=== PROBLEM STATEMENT ===
Rewrite the rows from the line containing "Is point (307, 324)" through the end of the rows, replacing "closer" with "nearer" and keeping everything else the same. Leave the pictures out of your answer.

*** SUPPLIED DATA ***

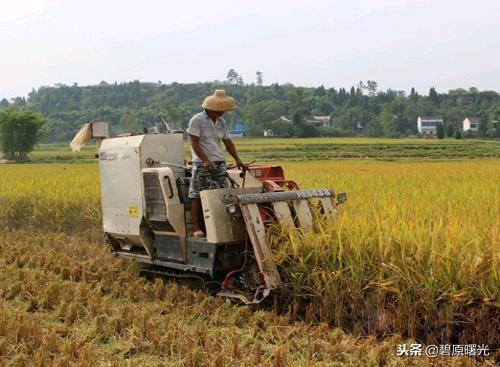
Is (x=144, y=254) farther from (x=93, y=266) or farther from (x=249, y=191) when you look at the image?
(x=249, y=191)

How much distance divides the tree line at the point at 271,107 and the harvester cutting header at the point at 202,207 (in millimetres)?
48235

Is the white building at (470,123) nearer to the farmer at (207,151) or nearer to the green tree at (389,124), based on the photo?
the green tree at (389,124)

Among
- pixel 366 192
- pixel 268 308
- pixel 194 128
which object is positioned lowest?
pixel 268 308

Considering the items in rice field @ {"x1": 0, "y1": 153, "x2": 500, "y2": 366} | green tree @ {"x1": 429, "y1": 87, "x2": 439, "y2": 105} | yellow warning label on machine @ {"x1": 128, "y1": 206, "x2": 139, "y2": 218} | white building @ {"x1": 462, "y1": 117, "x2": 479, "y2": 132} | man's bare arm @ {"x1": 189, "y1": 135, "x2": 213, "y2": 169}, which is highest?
green tree @ {"x1": 429, "y1": 87, "x2": 439, "y2": 105}

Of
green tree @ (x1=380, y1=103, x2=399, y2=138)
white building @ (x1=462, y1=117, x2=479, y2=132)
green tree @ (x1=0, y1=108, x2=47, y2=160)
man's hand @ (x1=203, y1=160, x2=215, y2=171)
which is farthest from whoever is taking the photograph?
white building @ (x1=462, y1=117, x2=479, y2=132)

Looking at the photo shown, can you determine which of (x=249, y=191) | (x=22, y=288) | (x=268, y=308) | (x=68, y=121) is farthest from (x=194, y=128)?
(x=68, y=121)

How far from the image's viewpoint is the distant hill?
217 feet

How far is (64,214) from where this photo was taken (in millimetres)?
10852

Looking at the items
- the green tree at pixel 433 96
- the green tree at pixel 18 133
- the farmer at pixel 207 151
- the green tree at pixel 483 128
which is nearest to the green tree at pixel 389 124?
the green tree at pixel 483 128

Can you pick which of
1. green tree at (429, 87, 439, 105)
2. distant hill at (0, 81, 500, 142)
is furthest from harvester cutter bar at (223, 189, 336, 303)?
green tree at (429, 87, 439, 105)

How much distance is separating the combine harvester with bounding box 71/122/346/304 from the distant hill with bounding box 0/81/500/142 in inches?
1937

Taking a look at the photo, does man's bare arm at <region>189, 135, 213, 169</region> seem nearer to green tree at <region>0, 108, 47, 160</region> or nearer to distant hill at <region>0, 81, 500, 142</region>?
green tree at <region>0, 108, 47, 160</region>

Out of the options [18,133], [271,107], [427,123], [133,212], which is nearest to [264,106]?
[271,107]

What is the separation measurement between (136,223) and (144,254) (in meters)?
0.41
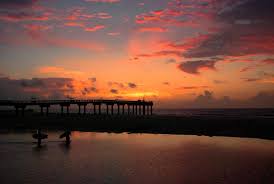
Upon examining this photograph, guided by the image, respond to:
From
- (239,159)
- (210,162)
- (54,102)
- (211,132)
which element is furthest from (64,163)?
(54,102)

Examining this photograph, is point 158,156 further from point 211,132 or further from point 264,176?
point 211,132

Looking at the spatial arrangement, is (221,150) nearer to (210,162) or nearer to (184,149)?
(184,149)

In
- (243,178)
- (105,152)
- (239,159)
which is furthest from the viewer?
(105,152)

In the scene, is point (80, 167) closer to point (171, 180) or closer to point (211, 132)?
point (171, 180)

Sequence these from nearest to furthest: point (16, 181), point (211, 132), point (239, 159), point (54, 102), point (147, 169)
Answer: point (16, 181)
point (147, 169)
point (239, 159)
point (211, 132)
point (54, 102)

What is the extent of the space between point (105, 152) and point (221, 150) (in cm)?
980

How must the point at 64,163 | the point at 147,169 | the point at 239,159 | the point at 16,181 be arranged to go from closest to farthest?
the point at 16,181
the point at 147,169
the point at 64,163
the point at 239,159

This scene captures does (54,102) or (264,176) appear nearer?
(264,176)

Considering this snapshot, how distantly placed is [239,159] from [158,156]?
571cm

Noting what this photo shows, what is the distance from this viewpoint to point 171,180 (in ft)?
46.7

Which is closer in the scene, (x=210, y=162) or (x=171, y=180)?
(x=171, y=180)

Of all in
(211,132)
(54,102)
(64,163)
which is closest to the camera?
(64,163)

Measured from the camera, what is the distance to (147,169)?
16625 millimetres

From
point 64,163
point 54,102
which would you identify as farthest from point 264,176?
point 54,102
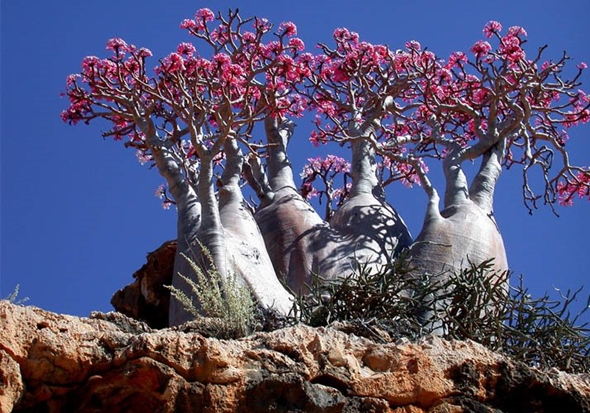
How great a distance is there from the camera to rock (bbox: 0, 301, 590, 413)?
139 inches

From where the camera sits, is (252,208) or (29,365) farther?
(252,208)

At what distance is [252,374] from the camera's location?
3.70 metres

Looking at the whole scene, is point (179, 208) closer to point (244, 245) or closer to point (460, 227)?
point (244, 245)

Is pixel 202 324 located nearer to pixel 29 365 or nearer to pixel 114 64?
A: pixel 29 365

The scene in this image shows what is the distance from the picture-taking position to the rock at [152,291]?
7566mm

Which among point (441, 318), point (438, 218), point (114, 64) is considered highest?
point (114, 64)

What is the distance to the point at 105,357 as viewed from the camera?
3643 mm

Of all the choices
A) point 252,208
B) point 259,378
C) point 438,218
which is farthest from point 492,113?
point 259,378

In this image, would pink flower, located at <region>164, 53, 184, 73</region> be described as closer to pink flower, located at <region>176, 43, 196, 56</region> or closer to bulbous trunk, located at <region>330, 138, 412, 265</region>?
pink flower, located at <region>176, 43, 196, 56</region>

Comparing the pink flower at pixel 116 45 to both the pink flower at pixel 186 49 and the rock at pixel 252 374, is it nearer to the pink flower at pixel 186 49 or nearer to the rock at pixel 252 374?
the pink flower at pixel 186 49

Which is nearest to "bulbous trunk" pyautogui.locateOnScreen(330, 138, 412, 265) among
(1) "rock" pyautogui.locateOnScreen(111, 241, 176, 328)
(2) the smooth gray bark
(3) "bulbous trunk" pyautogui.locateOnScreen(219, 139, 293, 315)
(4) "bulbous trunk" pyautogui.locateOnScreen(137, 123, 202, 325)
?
(2) the smooth gray bark

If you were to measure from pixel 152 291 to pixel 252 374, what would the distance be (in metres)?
4.04

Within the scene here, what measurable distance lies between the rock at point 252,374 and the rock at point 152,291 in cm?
354

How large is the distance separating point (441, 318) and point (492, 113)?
405 centimetres
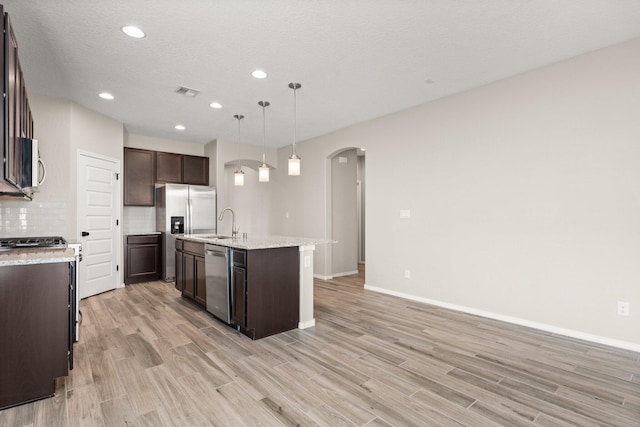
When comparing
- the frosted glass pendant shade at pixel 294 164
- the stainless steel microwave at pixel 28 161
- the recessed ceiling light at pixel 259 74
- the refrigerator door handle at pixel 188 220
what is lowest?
the refrigerator door handle at pixel 188 220

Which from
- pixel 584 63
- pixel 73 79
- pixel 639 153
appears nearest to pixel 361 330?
pixel 639 153

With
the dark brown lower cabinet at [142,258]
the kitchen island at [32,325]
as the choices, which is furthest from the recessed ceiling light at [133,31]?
the dark brown lower cabinet at [142,258]

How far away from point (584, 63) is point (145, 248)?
6.67 metres

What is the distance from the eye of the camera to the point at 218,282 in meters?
3.54

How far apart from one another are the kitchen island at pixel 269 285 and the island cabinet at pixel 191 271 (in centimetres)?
57

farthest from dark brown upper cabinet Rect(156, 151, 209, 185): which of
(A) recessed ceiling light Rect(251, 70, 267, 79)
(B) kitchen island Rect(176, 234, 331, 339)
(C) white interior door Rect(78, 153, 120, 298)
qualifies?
(A) recessed ceiling light Rect(251, 70, 267, 79)

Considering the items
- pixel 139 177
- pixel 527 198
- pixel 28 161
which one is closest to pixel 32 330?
pixel 28 161

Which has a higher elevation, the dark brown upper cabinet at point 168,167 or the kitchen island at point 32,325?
the dark brown upper cabinet at point 168,167

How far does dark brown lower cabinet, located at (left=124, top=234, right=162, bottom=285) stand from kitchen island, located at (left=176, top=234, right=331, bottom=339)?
9.52ft

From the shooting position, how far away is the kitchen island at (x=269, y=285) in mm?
3137

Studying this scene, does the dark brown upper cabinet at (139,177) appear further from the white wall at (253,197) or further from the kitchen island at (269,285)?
the kitchen island at (269,285)

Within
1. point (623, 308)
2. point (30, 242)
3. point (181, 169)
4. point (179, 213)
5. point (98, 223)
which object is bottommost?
point (623, 308)

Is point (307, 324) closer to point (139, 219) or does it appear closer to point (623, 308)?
point (623, 308)

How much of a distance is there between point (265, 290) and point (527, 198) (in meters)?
2.97
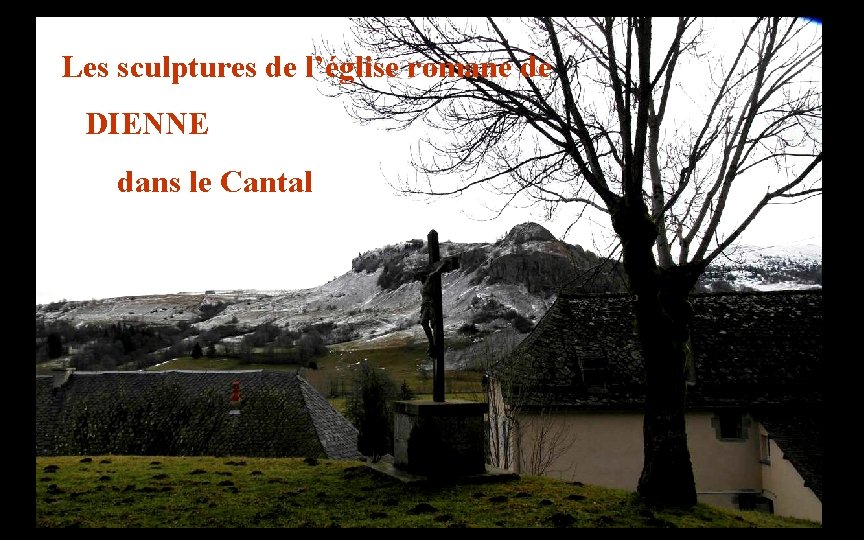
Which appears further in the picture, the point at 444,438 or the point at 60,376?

***

=== EXPECTED ANSWER ===
Is point (307, 324) nearer to point (139, 219) or does it appear nearer to point (623, 308)?
point (623, 308)

How much of a distance is there between point (265, 290) and point (527, 198) (in meters)?
2.97
Which appears further in the picture, the point at 444,438 or the point at 60,376?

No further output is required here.